Project-MONAI / MONAI

AI Toolkit for Healthcare Imaging
https://monai.io/
Apache License 2.0
5.76k stars 1.06k forks source link

Standardize the way of getting model weights from Trainer #5371

Open holgerroth opened 1 year ago

holgerroth commented 1 year ago

Is your feature request related to a problem? Please describe. Certain trainers, like GanTrainer use several models, while the standard SupervisedTrainer only uses one model.

Describe the solution you'd like There should be a standardized API (e.g., get_weights/model_states) that returns all model parameters. This would be useful to allow integration with other components, like MonaiAlgo for federated learning.

Having a standardized API would allow MonaiAlgo to easily support bundles that use Trainers other than SupervisedTrainer, e.g. mednist_gan.

Describe alternatives you've considered n/a

Additional context n/a

Nic-Ma commented 1 year ago

Hi @vfdev-5 ,

Do you have any similar feature requirements in the ignite workflows? Engine users may want to get model weights when received some event.

Thanks in advance.

vfdev-5 commented 1 year ago

@Nic-Ma in case of ignite, model registration into state can be done manually if model instance is not present in the same scope:

trainer = Engine(train_step)

trainer.state.model = model

# Somewhere else we define a handler that is attached to the engine:

def my_handler(trainer):
    model = trainer.state.model
    # ...

On the other hand, handlers (as classes that are using explicitly model etc) can define themselves with model, e.g. Checkpoint({"model1": model1, "model2": model2}, "temp")

holgerroth commented 1 year ago

Currently, MonaiAlgo is using weights = get_state_dict(self.trainer.network). This will not work in case of GAN trainer where there are two models.

Nic-Ma commented 1 year ago

Hi @vfdev-5 @holgerroth ,

Thanks for sharing the information. Let me think about it deeper, we may need to add some API in the trainer , get_network().

Thanks.

ericspod commented 1 year ago

We could add a state_dict/load_state_dict pair of methods to Workflow which by default would deal with a dictionary containing {"model": self.state.model.state_dict()}. Subclasses of Workflow would override these to include more than one model under known keys, but this would only be necessary for those that aren't straight-forward single model workflows.

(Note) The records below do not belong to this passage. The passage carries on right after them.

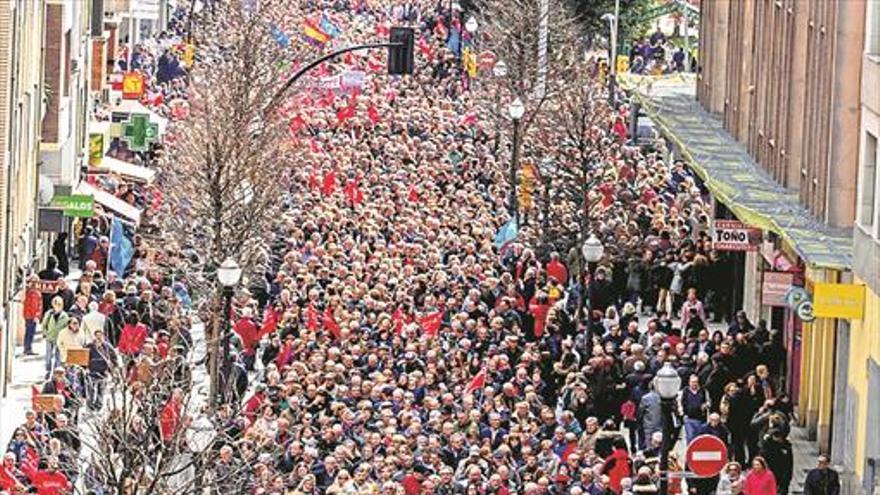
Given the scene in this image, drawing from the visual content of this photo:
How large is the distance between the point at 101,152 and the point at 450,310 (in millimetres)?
24372

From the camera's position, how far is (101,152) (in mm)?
86062

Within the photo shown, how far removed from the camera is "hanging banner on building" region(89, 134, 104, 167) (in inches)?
3344

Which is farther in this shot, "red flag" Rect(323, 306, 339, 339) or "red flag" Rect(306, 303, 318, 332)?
"red flag" Rect(306, 303, 318, 332)

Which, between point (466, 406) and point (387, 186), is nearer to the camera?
point (466, 406)

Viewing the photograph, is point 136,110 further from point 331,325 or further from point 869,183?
point 869,183

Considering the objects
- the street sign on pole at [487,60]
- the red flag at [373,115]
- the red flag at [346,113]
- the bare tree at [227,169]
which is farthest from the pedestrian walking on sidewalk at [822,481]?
the street sign on pole at [487,60]

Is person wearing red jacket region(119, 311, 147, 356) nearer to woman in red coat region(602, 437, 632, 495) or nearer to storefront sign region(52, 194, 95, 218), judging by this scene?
woman in red coat region(602, 437, 632, 495)

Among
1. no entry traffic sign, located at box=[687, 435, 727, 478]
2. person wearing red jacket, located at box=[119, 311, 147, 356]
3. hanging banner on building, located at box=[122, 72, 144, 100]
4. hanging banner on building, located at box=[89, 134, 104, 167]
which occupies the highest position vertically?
hanging banner on building, located at box=[122, 72, 144, 100]

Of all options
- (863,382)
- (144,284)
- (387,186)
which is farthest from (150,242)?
(863,382)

vfdev-5 commented 1 year ago

I like @ericspod 's idea about state_dict method, however such method IMO should output state dicts of everything: models, optimizer, trainer, lr_schedulers, amp, etc. If we want to limit the scope to models only we maybe could consider: Trainer.get_models() -> Dict[str, torch.nn.Module] method (and also similary Trainer.get_optims() etc).

ericspod commented 1 year ago

I like @ericspod 's idea about state_dict method, however such method IMO should output state dicts of everything: models, optimizer, trainer, lr_schedulers, amp, etc. If we want to limit the scope to models only we maybe could consider: Trainer.get_models() -> Dict[str, torch.nn.Module] method (and also similary Trainer.get_optims() etc).

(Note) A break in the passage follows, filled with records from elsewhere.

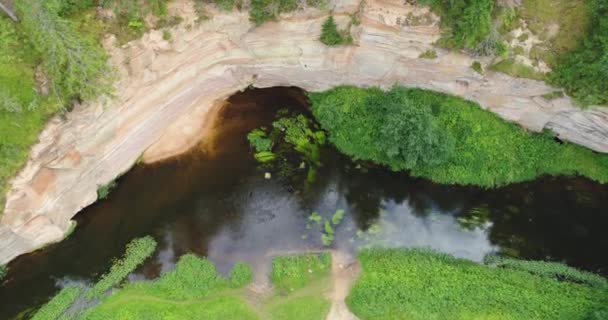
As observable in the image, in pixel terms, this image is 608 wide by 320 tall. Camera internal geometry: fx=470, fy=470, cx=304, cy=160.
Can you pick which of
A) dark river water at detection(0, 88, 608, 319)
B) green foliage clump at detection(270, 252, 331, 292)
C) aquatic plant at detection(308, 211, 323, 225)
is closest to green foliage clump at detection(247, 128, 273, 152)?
dark river water at detection(0, 88, 608, 319)

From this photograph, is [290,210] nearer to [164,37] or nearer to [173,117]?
[173,117]

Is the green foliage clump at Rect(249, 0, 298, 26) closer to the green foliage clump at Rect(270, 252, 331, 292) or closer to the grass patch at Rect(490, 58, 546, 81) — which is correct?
the grass patch at Rect(490, 58, 546, 81)

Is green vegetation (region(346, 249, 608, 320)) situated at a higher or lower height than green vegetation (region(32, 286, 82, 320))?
higher

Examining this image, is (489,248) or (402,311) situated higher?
(489,248)

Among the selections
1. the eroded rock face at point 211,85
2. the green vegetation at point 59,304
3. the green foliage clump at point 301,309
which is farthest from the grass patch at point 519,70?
the green vegetation at point 59,304

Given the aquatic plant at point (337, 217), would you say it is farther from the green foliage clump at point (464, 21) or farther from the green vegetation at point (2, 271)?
the green vegetation at point (2, 271)

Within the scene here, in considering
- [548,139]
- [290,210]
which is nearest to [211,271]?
[290,210]
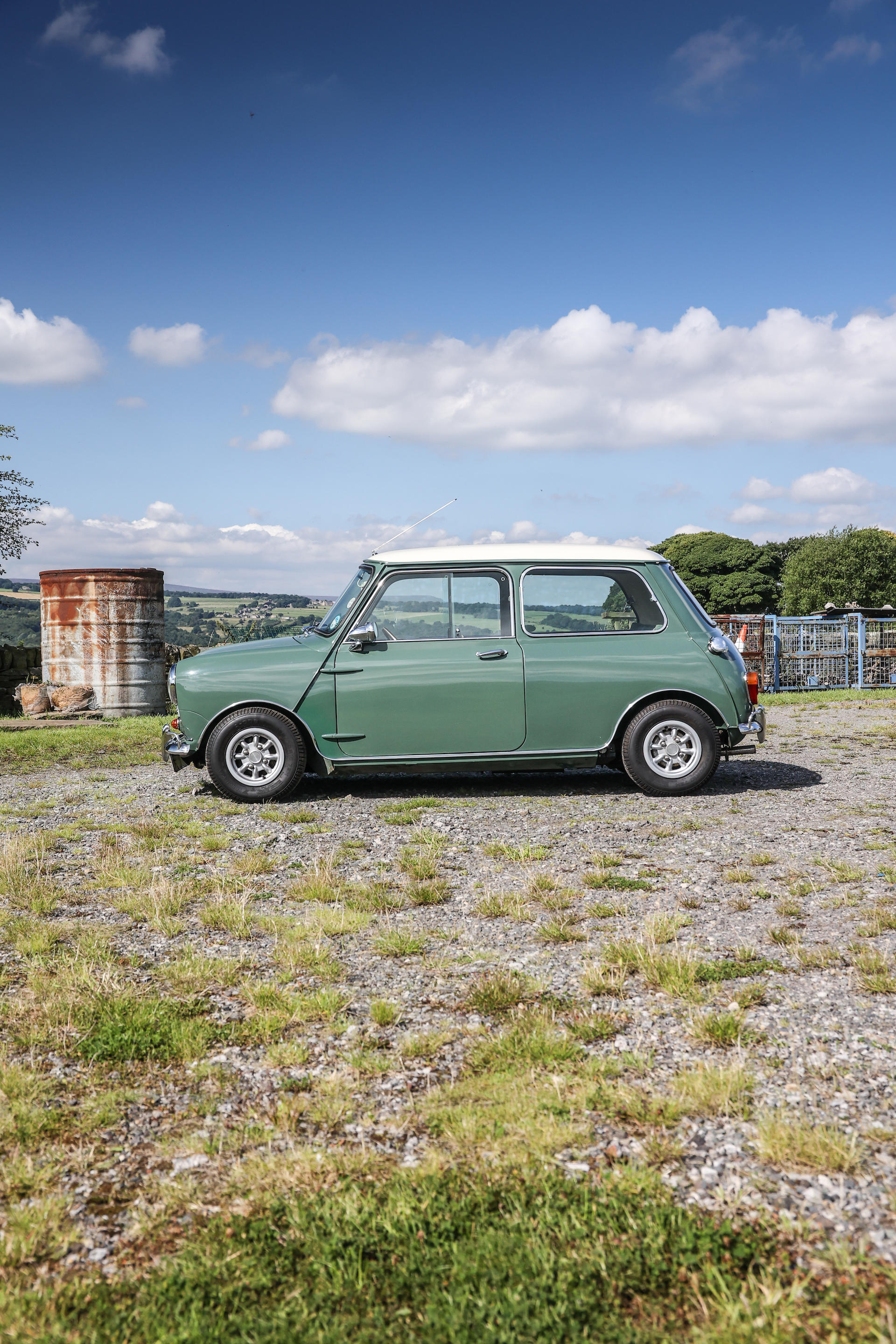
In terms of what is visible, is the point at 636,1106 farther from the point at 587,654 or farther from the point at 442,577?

@vfdev-5 Yes, other state is important. We could have state_dict use parameters to control what to output with sensible defaults so that the behaviour best matches that in Pytorch.

danieltudosiu commented 1 year ago

Any update on this? We are looking at implementing an AdversarialTrainer and would prefer to have if future-proofed to a degree.

ericspod commented 1 year ago

There hasn't been so we can discuss a solution for this later today.

holgerroth commented 1 year ago

@Nic-Ma, @ericspod, any updates on this topic?

Nic-Ma commented 1 year ago

Hi @holgerroth ,

I am designing a solution which is included in this draft PR: https://github.com/Project-MONAI/MONAI/pull/5822.

Thanks.